Simple (11/03/15 18:47:48) Reply
    Too many incompatibilities and too much temper. Children leaving home to make their own according to their own preferences seems like one of the good roads towards a peaceful society. No lack of love for my children and siblings and parents - but living an whole life under the same roof would be too much. Even the bible supports me in this.
e

Re: consolation (12/03/15 22:11:12) Reply
    it's a matter of choice - and agreement. it's up to u to kick 'em out if u dont want them. it's up to them to leave if they dont want u. (coming back may or may not be an option). And then, the rest is living together, some or all. And all goes fine, as long those Choice options are real, sincere and then redecided once in a while - but again no fake stuff, guilt, empty hopes, "u're my property/owner" or whatever other rubbish.
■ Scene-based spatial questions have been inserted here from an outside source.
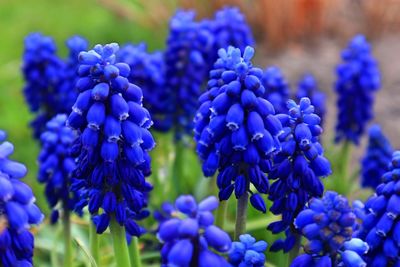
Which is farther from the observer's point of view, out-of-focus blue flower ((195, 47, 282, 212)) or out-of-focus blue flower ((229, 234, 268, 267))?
out-of-focus blue flower ((195, 47, 282, 212))

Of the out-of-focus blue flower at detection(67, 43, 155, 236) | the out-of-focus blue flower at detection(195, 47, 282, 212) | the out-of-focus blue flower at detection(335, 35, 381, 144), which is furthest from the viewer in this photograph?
the out-of-focus blue flower at detection(335, 35, 381, 144)

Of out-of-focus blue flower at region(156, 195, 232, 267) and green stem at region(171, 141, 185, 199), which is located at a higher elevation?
green stem at region(171, 141, 185, 199)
    At least that's my idea of it... ah we'll see what comes out after 10 years.
svd

Re: Re: consolation (12/03/15 23:03:21) Reply
    ( Well, generations lived together for long. The difference seems to me that now we can try it without it being forced on us by circumstances - voluntarily. I really don't want to spend my old age travelling to see grandkids and back, rather have my small flat in a bigger house.
    It's a lot more meaningful to keep up a proper library, a studio, a craftshop which serving 5-10 people than one for 1-2. I can skip this way most of the inheritance crap. Whatever is "valuable" ( like books :D ), is just stay there for all the siblings to use. If I die they only need to throw out the crap furniture if any.

    Maybe I am watching too much Shaw brothers lately but it seems to me that the chinese society evolved by the clan system. Or the other way around.

    No, I don't care about any authority play. If they grown they grown. They can do whatever they want ( of course I don't want to live in the same premises with an addict regardless if s/he is a relative or not ). I can do whatever I want. )
have

No consolation (17/03/15 20:25:27) Reply
    If the economy is difficult, there is not much choice. In countries that are ridden by unemployment, young people may not have any choice but have to keep on living with their parents. No room, then, for having an own family.

    My parents by a stroke of luck could move out because my father - just after finishing his exams (this was 1950) - applied successfully for a job somewhere in the middle of nowhere in Northern Norway. There he went from house to house asking for room for rent so he could marry his girlfriend and finally had luck well out of town: one room on the second floor, and one in the attic. I was born a year later. Most of the contemporaries of my parents tried to find work in the city where they had studied. So they kept staying with the parents until the housing situation improved.

    Nowadays - if families have no choice because of the economy, it is because the politicians have let them down.